Menurut Riza, pihaknya mendukung kegiatan aksi peduli terhadap krisis yang melanda etnis Rohingya. Pemkot bahkan juga akan berpartisipasi memberikan bantuan.

Haris Kurniawan
Oleh Haris Kurniawan - Reporter
Wali Kota Payakumbuh kritik Aung San Suu Kyi soal Rohingya
Aksi solidaritas Rohingya di Payakumbuh. ©2017 Merdeka.com

Sebagai bentuk kepedulian terhadap krisis kemanusiaan di Myanmar, ratusan pelajar dan warga Kota Payakumbuh menggelar kegiatan Aksi Jalan Kaki Payakumbuh Peduli Rohingya, Minggu (17/9). Mengambil start di halaman kantor Poliko, aksi ini selanjutnya bergerak dan dipusatkan di medan nan bapaneh Ngalau Indah.

Turut serta Wali Kota Payakumbuh Riza Falepi, Ketua DPRD YB Dt. Parmato Alam, Wawako Suwandel Mukhtar, Anggota DPRD Provinsi Sumatera Barat Irsyad Safar, Kakan Kemenag Asra Faber, Plh. Sekda Amriul, Petinggi Partai Politik, Ormas serta guru-guru dan masyarakat lainnya.

Selain aksi jalan kaki, kegiatan peduli Rohingya juga diisi dengan tausyiah, drama teatrikal, pembacaan puisi, serta orasi dari beberapa tokoh Payakumbuh.
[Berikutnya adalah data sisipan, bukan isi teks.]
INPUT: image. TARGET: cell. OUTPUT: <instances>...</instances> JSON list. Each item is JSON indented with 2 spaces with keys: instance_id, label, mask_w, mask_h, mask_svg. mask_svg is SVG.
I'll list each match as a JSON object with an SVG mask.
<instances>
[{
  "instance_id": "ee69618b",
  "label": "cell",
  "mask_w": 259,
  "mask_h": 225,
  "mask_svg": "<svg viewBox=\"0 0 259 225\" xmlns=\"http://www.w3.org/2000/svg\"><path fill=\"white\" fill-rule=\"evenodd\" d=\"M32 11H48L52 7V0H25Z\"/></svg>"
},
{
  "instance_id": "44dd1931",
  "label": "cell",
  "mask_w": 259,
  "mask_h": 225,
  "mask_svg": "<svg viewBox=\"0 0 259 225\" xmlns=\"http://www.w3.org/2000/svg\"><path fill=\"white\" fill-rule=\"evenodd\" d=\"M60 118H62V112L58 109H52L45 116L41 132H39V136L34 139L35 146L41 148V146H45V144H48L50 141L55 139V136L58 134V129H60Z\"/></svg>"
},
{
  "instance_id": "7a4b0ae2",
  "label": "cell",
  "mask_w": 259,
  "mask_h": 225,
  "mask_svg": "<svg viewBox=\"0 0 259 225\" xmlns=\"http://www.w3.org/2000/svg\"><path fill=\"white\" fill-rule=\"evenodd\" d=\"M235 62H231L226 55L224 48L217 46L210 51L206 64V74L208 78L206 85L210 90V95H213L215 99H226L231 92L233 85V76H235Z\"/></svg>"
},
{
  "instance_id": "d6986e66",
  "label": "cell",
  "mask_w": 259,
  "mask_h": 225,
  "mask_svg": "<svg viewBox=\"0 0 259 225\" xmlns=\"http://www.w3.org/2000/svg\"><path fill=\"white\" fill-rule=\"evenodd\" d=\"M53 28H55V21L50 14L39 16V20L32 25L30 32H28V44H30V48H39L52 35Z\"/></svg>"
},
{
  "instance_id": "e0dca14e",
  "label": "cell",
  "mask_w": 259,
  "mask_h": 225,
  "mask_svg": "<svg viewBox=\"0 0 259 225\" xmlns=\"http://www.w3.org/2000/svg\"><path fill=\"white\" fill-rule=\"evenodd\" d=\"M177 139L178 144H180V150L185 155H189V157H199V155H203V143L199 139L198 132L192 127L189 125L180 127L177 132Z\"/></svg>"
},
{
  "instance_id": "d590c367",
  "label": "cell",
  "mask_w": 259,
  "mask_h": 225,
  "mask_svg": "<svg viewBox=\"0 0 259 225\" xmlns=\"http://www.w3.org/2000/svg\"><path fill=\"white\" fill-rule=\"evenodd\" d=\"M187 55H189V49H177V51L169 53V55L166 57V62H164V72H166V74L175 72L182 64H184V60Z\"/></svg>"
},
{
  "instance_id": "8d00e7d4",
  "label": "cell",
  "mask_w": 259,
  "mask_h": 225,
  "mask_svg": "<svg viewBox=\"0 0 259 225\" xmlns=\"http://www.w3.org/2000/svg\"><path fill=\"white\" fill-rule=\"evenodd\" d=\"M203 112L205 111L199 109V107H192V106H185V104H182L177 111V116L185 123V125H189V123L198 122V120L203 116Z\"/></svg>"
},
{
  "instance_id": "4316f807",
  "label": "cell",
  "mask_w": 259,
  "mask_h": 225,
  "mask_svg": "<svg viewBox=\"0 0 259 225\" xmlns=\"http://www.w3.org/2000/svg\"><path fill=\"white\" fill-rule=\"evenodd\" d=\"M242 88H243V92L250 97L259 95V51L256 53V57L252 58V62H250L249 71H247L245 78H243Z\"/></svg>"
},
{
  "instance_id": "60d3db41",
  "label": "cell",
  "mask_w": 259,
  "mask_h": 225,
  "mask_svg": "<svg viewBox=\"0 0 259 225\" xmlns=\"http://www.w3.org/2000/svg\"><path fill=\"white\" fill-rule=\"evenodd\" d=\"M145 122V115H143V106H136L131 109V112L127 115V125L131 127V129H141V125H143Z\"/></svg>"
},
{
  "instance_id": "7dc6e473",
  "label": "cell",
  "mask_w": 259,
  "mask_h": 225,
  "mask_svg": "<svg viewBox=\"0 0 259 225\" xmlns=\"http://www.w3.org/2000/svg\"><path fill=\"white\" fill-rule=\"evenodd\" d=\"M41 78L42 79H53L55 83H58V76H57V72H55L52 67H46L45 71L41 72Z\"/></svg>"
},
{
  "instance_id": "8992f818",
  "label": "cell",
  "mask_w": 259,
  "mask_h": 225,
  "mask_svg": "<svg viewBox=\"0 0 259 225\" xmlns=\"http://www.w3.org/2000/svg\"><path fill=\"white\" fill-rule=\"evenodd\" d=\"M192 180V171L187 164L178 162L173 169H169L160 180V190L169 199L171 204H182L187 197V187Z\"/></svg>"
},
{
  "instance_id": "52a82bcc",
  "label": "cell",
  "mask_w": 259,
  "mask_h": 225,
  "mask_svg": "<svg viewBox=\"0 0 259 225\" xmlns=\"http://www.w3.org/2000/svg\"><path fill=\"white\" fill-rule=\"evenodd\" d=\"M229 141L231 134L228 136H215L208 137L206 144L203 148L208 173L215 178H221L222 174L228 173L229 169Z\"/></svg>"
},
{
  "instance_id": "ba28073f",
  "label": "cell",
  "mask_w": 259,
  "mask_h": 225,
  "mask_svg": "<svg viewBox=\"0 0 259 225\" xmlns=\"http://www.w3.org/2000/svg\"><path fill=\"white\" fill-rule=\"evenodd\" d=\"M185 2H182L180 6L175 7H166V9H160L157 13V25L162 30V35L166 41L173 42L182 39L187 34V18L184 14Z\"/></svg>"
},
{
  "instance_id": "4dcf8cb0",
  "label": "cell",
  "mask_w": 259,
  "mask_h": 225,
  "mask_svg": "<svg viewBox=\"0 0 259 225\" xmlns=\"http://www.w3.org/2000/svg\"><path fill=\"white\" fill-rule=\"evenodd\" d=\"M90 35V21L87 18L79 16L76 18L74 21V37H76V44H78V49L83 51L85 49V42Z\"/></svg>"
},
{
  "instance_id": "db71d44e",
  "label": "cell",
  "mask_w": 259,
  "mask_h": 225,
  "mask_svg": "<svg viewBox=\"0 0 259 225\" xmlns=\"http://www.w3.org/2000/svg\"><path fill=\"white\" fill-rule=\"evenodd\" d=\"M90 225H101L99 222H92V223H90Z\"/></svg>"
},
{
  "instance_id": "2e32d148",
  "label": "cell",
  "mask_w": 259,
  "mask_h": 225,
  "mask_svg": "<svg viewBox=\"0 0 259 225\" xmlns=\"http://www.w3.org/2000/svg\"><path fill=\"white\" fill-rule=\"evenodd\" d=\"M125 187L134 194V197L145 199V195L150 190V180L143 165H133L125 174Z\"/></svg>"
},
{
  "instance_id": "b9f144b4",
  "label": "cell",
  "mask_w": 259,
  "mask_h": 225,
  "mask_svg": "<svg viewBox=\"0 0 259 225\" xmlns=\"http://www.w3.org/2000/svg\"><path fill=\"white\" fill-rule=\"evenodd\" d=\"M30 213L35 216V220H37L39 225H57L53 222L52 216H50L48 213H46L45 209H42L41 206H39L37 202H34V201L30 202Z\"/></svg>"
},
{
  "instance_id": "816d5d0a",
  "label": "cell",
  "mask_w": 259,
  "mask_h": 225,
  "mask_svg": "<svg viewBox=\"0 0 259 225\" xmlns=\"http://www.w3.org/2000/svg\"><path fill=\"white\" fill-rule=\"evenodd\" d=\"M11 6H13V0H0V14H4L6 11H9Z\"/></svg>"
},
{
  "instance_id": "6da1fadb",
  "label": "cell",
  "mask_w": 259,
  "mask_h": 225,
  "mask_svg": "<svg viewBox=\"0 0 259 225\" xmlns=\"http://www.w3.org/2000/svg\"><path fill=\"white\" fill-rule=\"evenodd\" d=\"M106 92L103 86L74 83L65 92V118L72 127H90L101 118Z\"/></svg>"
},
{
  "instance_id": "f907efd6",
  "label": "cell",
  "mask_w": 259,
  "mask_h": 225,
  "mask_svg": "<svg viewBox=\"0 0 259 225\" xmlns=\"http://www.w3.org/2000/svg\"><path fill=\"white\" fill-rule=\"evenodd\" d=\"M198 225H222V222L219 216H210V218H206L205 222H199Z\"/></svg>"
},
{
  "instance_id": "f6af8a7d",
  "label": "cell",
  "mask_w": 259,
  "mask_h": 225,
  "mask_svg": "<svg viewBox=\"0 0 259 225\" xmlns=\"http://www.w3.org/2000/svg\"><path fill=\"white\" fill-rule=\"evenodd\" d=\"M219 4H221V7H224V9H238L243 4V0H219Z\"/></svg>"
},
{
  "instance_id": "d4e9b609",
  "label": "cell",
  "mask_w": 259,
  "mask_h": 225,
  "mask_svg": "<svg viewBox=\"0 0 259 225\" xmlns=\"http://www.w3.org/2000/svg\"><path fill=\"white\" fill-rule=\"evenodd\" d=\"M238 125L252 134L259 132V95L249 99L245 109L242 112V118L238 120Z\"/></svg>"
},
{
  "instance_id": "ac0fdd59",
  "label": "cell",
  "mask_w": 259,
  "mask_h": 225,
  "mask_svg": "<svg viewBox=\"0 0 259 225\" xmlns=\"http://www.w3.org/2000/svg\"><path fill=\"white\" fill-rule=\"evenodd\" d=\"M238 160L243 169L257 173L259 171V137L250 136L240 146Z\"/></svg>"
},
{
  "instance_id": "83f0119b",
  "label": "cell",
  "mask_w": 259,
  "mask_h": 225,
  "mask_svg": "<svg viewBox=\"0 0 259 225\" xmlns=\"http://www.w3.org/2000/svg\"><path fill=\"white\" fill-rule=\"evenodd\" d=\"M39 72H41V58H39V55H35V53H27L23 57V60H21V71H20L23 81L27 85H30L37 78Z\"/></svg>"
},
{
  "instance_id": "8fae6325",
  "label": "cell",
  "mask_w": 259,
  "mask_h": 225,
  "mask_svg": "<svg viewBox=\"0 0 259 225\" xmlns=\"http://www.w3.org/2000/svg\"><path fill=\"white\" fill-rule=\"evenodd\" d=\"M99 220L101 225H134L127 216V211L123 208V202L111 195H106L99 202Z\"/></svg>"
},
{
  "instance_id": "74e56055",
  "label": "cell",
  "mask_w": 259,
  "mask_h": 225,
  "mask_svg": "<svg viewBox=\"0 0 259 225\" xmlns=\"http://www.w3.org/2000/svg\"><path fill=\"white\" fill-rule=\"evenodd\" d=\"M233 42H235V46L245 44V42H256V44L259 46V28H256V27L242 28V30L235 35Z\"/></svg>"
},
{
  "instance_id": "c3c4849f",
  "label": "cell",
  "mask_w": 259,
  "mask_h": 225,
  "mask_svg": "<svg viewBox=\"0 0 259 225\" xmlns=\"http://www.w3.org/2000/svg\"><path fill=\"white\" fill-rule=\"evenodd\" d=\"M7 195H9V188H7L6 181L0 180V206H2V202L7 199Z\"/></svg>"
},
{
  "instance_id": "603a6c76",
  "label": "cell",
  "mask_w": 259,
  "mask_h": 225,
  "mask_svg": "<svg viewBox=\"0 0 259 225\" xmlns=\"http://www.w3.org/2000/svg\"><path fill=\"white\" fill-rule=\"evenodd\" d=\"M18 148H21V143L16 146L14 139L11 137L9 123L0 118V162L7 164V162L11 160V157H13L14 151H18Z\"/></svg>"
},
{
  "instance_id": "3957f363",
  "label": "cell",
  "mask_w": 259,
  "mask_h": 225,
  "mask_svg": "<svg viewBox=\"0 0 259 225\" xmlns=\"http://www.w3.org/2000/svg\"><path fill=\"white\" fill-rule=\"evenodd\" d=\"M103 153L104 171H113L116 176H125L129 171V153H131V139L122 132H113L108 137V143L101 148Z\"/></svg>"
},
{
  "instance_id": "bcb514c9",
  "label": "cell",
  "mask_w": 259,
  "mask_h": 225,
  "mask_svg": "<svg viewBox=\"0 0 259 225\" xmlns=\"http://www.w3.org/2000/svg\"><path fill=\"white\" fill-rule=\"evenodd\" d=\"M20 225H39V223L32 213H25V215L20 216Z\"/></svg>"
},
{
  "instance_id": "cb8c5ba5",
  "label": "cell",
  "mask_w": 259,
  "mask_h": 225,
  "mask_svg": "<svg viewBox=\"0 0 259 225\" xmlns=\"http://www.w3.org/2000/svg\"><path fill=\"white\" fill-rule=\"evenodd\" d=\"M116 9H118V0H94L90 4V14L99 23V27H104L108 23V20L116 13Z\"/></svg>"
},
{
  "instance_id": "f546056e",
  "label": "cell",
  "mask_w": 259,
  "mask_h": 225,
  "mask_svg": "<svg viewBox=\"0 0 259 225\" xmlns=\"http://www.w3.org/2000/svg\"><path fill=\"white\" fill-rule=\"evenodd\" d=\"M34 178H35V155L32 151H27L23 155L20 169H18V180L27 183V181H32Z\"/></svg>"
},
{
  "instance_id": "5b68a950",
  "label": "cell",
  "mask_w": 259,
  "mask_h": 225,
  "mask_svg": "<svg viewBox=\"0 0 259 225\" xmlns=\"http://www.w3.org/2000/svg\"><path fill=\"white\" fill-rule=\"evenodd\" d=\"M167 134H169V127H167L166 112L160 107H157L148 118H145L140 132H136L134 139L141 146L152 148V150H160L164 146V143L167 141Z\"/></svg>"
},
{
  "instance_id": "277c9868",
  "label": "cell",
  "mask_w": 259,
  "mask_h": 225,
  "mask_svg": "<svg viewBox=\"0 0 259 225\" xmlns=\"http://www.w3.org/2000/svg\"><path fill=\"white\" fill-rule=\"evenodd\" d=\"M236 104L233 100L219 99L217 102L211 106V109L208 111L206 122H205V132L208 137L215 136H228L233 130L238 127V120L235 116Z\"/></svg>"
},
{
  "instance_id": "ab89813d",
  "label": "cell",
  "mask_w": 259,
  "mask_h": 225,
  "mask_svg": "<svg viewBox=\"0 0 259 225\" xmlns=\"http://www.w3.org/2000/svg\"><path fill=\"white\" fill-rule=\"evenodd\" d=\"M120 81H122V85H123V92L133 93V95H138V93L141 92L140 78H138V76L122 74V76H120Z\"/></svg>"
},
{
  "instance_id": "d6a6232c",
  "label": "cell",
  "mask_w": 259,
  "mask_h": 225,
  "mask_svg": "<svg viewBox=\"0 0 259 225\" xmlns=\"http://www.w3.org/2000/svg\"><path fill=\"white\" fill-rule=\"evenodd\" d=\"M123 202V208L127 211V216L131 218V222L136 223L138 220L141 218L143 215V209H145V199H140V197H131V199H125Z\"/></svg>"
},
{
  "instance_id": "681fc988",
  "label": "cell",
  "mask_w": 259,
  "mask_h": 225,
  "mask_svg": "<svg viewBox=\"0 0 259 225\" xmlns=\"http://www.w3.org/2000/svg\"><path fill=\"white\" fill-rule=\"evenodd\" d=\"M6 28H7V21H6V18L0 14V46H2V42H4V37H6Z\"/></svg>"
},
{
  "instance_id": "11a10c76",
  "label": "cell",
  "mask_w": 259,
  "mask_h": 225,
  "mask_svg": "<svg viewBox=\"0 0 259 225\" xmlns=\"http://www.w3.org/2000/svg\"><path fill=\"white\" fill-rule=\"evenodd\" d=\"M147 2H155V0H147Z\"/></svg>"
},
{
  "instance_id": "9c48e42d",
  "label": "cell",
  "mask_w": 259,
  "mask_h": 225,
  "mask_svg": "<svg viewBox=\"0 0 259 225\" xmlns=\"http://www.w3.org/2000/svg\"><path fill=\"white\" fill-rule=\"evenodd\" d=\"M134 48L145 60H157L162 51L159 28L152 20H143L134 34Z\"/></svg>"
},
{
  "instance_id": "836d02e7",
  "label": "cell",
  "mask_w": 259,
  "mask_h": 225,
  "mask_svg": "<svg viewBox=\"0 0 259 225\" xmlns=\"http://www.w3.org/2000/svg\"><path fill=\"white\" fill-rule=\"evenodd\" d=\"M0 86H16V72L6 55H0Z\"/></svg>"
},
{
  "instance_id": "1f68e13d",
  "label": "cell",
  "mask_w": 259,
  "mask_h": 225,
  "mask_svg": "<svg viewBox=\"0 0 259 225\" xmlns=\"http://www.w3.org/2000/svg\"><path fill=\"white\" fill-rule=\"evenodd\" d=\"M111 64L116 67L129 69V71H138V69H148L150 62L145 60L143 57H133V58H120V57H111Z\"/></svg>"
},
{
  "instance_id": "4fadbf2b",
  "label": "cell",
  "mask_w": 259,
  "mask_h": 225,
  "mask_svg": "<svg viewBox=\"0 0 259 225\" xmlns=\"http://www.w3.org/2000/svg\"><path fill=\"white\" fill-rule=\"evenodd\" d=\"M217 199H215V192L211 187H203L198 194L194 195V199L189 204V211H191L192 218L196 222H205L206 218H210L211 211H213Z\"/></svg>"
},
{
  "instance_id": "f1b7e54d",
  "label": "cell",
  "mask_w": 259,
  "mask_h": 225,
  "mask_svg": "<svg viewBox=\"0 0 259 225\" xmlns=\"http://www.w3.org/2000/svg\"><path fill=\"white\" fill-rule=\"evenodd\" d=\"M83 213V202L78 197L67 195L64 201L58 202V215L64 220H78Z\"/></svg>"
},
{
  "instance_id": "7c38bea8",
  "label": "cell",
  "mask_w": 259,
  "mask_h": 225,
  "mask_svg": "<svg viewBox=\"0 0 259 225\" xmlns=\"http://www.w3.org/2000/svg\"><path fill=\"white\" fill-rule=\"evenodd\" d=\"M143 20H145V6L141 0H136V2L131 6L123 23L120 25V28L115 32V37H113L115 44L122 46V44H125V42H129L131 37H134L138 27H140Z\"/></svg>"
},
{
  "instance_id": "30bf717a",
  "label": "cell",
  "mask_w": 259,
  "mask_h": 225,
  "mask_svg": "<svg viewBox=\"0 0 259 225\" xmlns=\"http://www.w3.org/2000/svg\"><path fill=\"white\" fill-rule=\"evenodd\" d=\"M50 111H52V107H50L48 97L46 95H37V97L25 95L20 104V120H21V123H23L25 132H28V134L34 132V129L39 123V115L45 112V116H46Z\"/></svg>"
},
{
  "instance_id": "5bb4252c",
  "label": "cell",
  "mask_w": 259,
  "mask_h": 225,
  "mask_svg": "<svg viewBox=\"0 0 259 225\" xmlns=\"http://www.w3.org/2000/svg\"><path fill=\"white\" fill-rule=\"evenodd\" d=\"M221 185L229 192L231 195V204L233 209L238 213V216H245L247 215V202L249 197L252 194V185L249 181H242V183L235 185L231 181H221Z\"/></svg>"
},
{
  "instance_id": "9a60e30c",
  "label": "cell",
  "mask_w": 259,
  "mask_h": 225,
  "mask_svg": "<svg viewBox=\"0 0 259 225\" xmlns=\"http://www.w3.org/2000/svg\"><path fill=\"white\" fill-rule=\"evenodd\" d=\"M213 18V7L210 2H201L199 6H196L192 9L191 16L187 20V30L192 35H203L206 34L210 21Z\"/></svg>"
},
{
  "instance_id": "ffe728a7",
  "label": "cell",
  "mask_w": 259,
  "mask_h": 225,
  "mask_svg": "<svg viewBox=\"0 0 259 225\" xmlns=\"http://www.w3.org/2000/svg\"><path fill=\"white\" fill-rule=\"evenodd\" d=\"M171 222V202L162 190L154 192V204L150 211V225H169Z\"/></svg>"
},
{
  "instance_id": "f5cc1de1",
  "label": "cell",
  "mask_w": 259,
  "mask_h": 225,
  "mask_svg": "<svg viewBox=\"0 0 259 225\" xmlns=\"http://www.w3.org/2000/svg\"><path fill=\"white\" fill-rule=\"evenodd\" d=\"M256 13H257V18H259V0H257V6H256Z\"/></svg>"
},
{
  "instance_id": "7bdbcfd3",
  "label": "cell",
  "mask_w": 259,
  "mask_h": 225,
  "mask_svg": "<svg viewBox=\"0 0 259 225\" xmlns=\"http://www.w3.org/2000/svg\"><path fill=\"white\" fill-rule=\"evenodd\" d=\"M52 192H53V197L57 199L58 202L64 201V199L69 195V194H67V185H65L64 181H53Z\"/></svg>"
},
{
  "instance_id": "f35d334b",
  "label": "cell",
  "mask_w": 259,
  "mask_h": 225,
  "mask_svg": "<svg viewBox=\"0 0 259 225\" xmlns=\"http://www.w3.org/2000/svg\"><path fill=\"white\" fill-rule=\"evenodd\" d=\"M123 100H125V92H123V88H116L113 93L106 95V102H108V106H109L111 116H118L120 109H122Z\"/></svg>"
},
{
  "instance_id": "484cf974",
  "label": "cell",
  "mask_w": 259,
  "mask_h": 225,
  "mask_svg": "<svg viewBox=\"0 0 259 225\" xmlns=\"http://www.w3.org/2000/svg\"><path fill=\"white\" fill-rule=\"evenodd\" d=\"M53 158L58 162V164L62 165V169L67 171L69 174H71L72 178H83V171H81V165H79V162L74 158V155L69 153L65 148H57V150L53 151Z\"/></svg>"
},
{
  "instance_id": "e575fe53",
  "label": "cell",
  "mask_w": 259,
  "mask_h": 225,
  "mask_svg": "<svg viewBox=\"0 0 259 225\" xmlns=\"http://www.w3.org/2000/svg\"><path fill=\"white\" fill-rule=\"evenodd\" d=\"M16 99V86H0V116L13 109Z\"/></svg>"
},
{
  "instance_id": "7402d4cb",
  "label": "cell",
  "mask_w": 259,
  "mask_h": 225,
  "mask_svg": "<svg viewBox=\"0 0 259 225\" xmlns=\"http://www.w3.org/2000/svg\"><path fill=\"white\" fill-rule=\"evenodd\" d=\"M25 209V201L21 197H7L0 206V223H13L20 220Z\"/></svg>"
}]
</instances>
Drama Teatrikal akan dilakukan oleh Komunitas Seni Intro, sedangkan pembacaan Puisi akan dibacakan oleh Ketua DPRD Payakumbuh, Wawako, Anggota DPRD, Kadis Pariwisata dan Olahraga serta tokoh seni setempat.

Menurut Riza, pihaknya mendukung kegiatan aksi peduli terhadap krisis yang melanda etnis Rohingya. Pemkot bahkan juga akan berpartisipasi memberikan bantuan.

"Kita sangat mengutuk atas krisis yang melanda etnis Rohingya. Mereka tidak dianggap sebagai manusia. Diusir dan diburu oleh Pemerintah Myanmar. Bahkan tidak segan untuk dibunuh, dibakar, dianiaya, dan lain sebagainya. Ironis ketika pemimpin negara tersebut menerima nobel perdamaian. Kita juga akan terus menyuarakan kepada Pemerintah Pusat untuk ikut andil menyelesaikan masalah kemanusiaan ini," katanya.

Di lain pihak, aksi ini diselenggarakan oleh Yayasan Muslim Bersaudara Sehati Payakumbuh. "Aksi ini merupakan salah satu bentuk dukungan kita kepada para saudara muslim kami Rohingya di Myanmar sana. Kami juga mengutuk keras atas perlakuan Pemerintah Myanmar terhadap etnis Rohingya. Mereka dibunuh, diburu, diperkosa, dan banyak perlakuan lainnya yang tidak pantas dilakukan oleh manusia," ujar ketua panitia Nasril Cutin bersama sekretaris Muslim Bersaudara Sehati, Zaki Purnama.